Negative tilt reaches late 2022 levels

For months now, bitcoin has followed a frustratingly familiar pattern for bulls: seemingly overcorrelated with the Nasdaq 100 when that stock metric goes down, but losing almost all correlation when the main tech index goes up.

This week was no exception, with the Nasdaq falling 2% on Thursday and Bitcoin plunging twice as much. Friday then saw a modest rally for tech stocks, one that Bitcoin failed to match.

Heading into the final six weeks of 2025, the Nasdaq 100’s year-to-date gains now stand at 20%, while bitcoin is barely in the green, up just 3%.

A reflection of asymmetry

What’s happening, according to a report this week from Wintermute’s Jasper De Maere, is not a loss of correlation with the Nasdaq 100, which remains elevated at around 0.8.

“This is not a break in correlation, but a reflection of an asymmetry, of the uneven way in which BTC responds to risk,” De Maere said. “When stocks rebound, the reaction of BTC is muted. When they are sold, BTC tends to move more sharply in the same direction.”

De Maere measures this through a “performance bias,” with the “positive bias” being bitcoin outperforming in a risk environment and the “negative bias” being bitcoin lagging in a risk-free environment.

Anyone paying attention will not be surprised to learn that skewness has been solidly negative for some time.

In attempting to put a number on this figure, Da Maere plotted the percentage of days on a rolling 365-day basis that BTC experienced a positive performance gap against the Nasdaq.

What he found was that it fell to levels not seen since the bottom of the last major bear market in late 2022.

Negative Asymmetry Reaches End-2022 Levels (Wintermute)

Why so bad? Da Maere suggests a loss of sanity for bitcoin, as the speculative appetites of institutional and retail investors have been quite satisfied by the stocks.
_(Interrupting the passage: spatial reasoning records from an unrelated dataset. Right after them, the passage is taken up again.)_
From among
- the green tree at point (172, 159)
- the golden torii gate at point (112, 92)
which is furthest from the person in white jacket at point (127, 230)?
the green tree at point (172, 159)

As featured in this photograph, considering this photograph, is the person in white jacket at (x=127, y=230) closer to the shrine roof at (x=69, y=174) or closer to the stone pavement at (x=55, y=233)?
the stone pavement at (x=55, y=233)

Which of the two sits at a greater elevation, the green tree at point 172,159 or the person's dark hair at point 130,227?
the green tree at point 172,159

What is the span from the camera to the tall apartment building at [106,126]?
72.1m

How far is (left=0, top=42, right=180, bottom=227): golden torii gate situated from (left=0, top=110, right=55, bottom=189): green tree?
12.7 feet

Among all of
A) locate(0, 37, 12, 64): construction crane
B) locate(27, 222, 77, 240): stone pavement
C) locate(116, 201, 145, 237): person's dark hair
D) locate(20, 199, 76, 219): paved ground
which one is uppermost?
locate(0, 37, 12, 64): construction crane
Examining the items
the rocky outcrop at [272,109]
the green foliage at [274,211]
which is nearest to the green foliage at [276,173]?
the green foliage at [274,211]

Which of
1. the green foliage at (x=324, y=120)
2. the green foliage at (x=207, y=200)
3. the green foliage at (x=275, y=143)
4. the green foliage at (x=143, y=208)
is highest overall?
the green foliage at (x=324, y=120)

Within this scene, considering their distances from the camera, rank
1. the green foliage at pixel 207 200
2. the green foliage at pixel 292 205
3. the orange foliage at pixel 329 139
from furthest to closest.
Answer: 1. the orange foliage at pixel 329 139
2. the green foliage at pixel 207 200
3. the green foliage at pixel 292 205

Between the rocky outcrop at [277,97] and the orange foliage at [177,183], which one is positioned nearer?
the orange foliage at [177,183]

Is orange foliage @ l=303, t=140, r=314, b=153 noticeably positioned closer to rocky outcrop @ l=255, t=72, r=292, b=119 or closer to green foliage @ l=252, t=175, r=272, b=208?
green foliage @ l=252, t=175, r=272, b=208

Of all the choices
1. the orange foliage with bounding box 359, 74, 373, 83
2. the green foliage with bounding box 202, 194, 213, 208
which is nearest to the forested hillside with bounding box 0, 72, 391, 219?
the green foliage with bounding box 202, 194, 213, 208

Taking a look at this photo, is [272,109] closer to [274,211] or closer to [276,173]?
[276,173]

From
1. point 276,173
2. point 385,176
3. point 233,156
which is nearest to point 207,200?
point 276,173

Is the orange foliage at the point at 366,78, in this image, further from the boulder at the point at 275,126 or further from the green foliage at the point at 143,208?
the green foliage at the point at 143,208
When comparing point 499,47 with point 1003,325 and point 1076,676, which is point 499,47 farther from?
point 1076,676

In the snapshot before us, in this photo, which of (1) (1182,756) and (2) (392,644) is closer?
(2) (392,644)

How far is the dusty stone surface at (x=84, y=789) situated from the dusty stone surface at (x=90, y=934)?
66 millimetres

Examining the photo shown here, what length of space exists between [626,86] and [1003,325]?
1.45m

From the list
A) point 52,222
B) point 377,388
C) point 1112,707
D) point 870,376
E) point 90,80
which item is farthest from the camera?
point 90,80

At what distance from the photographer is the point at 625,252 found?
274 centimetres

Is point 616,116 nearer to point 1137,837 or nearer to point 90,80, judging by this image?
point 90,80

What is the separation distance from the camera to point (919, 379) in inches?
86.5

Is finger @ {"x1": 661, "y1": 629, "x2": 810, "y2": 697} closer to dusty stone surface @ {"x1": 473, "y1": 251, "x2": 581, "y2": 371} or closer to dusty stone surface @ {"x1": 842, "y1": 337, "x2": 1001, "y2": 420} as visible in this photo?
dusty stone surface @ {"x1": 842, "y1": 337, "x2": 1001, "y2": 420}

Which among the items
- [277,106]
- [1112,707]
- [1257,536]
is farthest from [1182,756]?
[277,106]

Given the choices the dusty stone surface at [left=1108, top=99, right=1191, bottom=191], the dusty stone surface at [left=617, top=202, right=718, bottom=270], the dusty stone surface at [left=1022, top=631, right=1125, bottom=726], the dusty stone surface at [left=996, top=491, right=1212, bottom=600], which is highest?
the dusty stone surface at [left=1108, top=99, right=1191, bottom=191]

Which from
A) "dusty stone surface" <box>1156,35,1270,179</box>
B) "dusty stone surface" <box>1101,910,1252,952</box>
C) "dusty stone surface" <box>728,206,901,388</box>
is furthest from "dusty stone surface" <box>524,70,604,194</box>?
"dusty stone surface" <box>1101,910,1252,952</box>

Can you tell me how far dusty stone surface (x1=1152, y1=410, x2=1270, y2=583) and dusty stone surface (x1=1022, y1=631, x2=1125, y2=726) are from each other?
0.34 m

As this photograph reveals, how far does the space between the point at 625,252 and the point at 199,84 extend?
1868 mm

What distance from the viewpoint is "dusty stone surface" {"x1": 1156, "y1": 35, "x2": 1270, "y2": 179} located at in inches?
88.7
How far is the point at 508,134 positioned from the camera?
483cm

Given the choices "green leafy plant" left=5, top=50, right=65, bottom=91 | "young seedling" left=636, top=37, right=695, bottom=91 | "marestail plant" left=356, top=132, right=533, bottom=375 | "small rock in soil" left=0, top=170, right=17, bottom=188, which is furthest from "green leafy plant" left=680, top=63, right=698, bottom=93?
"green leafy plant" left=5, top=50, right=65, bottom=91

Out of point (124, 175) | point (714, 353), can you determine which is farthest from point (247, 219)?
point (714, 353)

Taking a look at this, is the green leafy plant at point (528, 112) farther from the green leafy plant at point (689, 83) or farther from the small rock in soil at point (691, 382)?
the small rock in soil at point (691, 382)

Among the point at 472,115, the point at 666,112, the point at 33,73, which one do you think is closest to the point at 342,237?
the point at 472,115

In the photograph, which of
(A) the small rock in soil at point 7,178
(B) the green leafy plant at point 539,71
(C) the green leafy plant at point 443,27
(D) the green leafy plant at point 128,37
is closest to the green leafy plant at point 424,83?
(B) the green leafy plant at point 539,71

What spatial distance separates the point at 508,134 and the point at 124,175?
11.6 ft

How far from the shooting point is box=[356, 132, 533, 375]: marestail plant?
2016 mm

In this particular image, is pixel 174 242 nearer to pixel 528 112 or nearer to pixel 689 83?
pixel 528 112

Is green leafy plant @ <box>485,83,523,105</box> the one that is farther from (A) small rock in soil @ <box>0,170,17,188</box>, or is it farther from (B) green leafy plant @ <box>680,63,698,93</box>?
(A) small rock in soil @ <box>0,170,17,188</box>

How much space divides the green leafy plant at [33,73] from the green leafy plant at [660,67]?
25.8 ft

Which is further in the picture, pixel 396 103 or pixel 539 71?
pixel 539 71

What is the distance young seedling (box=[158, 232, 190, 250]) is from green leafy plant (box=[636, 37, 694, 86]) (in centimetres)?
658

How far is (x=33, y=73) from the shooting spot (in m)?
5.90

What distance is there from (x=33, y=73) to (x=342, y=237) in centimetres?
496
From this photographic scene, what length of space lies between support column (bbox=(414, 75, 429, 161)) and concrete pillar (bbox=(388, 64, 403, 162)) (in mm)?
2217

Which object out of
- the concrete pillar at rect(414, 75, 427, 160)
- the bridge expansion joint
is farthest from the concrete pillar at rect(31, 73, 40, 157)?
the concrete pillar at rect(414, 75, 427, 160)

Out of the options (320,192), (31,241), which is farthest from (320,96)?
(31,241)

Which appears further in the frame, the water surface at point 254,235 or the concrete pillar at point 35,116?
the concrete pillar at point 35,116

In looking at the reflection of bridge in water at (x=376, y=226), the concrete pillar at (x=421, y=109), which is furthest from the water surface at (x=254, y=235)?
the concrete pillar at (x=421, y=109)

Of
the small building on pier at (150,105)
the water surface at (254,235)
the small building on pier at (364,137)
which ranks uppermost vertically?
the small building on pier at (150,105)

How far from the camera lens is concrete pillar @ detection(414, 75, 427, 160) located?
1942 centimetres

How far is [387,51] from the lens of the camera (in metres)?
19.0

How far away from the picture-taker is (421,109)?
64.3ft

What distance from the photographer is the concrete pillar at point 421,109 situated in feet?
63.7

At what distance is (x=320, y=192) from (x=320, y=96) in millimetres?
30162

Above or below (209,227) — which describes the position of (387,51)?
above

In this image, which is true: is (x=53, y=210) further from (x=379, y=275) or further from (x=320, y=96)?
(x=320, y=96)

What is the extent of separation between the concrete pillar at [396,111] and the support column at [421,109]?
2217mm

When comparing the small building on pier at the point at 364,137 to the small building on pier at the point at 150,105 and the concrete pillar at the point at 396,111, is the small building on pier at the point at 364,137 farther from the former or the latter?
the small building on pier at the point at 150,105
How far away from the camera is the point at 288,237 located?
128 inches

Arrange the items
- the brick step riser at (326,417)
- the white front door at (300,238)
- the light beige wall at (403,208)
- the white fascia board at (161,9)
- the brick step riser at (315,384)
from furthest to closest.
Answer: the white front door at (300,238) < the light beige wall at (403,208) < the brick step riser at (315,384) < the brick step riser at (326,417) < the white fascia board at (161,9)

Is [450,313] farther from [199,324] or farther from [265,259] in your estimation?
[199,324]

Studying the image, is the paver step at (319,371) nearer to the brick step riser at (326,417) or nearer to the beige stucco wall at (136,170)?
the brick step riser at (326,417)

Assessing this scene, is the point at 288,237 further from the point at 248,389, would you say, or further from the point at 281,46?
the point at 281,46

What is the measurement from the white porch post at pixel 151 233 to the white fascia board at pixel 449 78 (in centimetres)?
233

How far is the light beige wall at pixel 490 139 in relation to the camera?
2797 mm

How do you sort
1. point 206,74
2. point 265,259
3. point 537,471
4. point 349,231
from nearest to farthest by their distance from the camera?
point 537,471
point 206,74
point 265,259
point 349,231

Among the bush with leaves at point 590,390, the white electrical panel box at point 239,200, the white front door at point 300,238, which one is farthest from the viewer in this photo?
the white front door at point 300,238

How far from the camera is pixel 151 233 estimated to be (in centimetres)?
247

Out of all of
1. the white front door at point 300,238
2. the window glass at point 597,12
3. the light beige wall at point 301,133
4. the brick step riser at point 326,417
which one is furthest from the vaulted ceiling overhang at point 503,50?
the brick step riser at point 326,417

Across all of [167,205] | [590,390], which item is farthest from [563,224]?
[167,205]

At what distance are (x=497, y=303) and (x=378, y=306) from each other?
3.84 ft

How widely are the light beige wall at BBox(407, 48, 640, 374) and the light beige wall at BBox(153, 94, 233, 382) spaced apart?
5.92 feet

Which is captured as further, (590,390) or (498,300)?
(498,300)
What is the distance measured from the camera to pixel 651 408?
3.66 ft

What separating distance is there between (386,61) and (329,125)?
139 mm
There are also liquidity concerns, as ETF inflows have slowed, stablecoin issuance has plateaued, and market depth on exchanges still remains below early 2024 levels.

Hopeful outlook

“Historically, this type of negative asymmetry does not appear near the highs but rather near the lows,” Da Maere concluded. “When BTC falls more sharply on days when stocks are bad than if it rises on good days, this generally signals exhaustion, not strength.”

“The current asymmetry in BTC/Nasdaq performance suggests that BTC investors are somewhat exhausted and have been for some time.”